— BEGIN Data for this task —

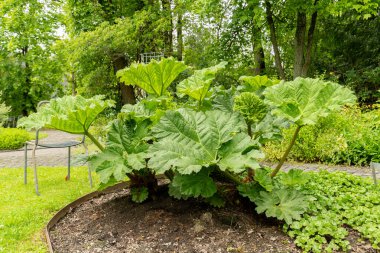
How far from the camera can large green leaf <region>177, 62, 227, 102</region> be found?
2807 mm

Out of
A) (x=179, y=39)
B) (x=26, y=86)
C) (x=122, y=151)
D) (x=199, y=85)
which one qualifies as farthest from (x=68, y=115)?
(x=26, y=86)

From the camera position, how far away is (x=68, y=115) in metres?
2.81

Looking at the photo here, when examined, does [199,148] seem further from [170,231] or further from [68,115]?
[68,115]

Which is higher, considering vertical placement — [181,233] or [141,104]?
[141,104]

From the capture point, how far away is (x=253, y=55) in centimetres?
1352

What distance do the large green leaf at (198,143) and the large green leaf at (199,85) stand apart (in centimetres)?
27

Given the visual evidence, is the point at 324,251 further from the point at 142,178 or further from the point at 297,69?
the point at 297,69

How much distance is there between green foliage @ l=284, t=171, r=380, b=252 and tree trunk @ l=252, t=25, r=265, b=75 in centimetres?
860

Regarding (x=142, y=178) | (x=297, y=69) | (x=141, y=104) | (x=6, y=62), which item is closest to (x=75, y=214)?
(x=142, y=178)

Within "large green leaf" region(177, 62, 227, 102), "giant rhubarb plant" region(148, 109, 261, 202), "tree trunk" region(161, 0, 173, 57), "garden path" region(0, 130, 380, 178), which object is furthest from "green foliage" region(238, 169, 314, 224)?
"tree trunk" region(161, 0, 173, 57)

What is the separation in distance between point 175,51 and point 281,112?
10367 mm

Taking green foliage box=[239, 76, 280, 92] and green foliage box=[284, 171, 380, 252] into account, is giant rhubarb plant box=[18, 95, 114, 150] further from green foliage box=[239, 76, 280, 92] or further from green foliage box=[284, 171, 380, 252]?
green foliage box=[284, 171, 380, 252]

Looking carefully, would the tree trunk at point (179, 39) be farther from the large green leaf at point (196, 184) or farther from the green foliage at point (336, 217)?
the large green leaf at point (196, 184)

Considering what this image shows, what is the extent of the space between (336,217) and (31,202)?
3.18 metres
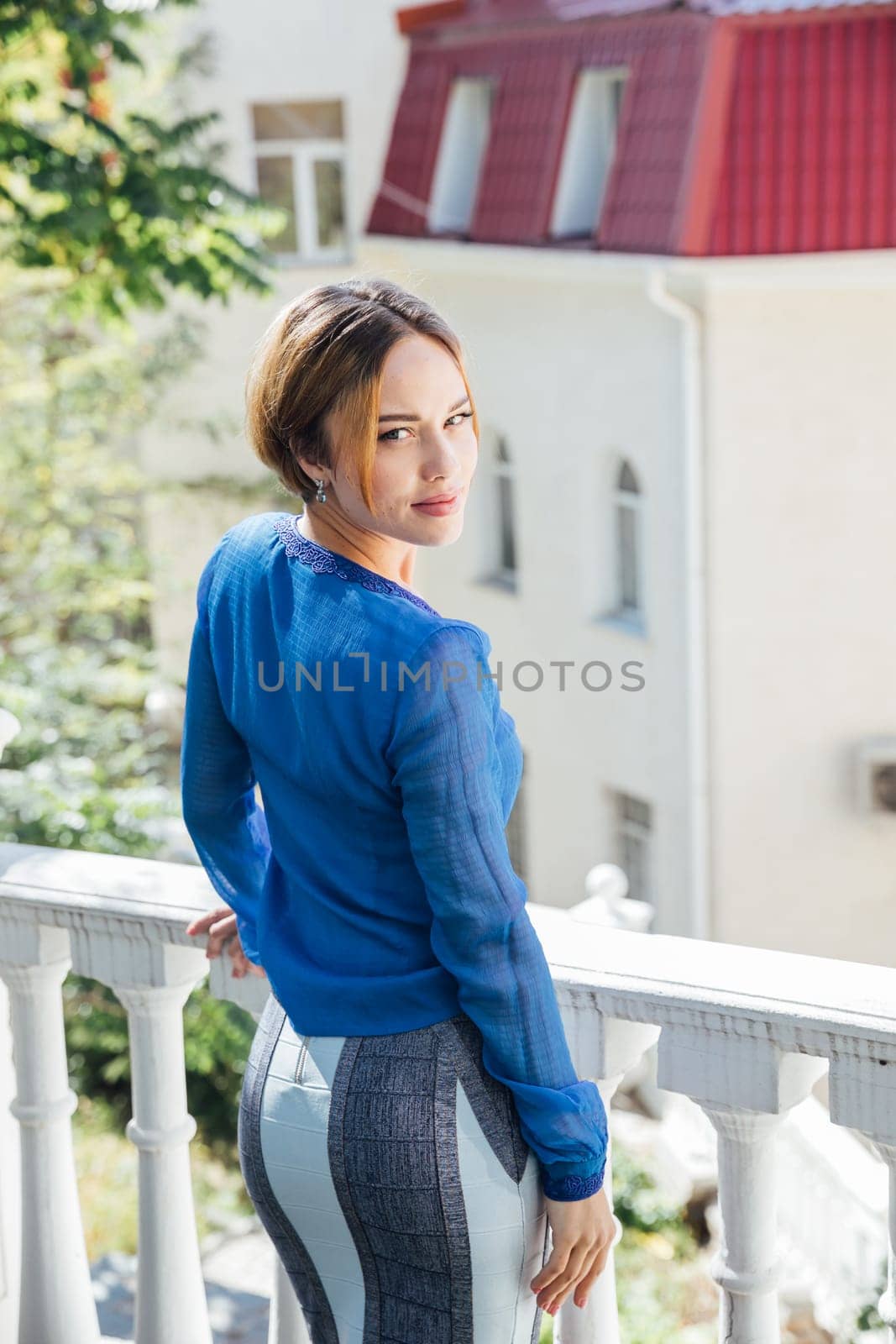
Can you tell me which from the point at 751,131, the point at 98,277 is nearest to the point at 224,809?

— END Data for this task —

--- Work to be completed ---
Rewrite every row above with "giant rhubarb plant" replaced by "large rhubarb plant" wherever it occurs, changing nothing else. Leave the pictures out.

--- The reply ---
How far from the camera can large green leaf <region>177, 62, 227, 102</region> be found?
2807 mm

Out of
A) (x=179, y=39)
B) (x=26, y=86)
C) (x=122, y=151)
D) (x=199, y=85)
which one qualifies as farthest from (x=68, y=115)?
(x=26, y=86)

From the camera position, how far away is (x=68, y=115) in metres?
2.81

Looking at the photo here, when examined, does [199,148] seem further from [170,231] or further from [68,115]?
[68,115]

Which is higher, considering vertical placement — [181,233] or [141,104]?
[141,104]

From the capture point, how far away is (x=253, y=55) in centimetres?
1352

What distance do the large green leaf at (198,143) and the large green leaf at (199,85) stand apart (in centimetres)?
27

Given the visual evidence, is the point at 324,251 further from the point at 142,178 or further from the point at 297,69?
the point at 297,69

How much distance is there between green foliage @ l=284, t=171, r=380, b=252 and tree trunk @ l=252, t=25, r=265, b=75 in centimetres?
860

Regarding (x=142, y=178) | (x=297, y=69) | (x=141, y=104) | (x=6, y=62), which item is closest to (x=75, y=214)?
(x=142, y=178)

Within "large green leaf" region(177, 62, 227, 102), "large rhubarb plant" region(148, 109, 261, 202), "tree trunk" region(161, 0, 173, 57), "garden path" region(0, 130, 380, 178), which object is furthest from "green foliage" region(238, 169, 314, 224)?
"tree trunk" region(161, 0, 173, 57)

What is the separation in distance between point 175,51 and point 281,112?
10367 mm

Taking green foliage box=[239, 76, 280, 92] and green foliage box=[284, 171, 380, 252] into account, is large rhubarb plant box=[18, 95, 114, 150] further from green foliage box=[239, 76, 280, 92] or further from green foliage box=[284, 171, 380, 252]?
green foliage box=[284, 171, 380, 252]

Looking carefully, would the tree trunk at point (179, 39) be farther from the large green leaf at point (196, 184) or farther from the green foliage at point (336, 217)?
the large green leaf at point (196, 184)

Considering what this image shows, what is the extent of the space between (336,217) and (31,202)?
3.18 metres
Can you tell me which from the point at 751,131, the point at 98,277 is nearest to the point at 224,809?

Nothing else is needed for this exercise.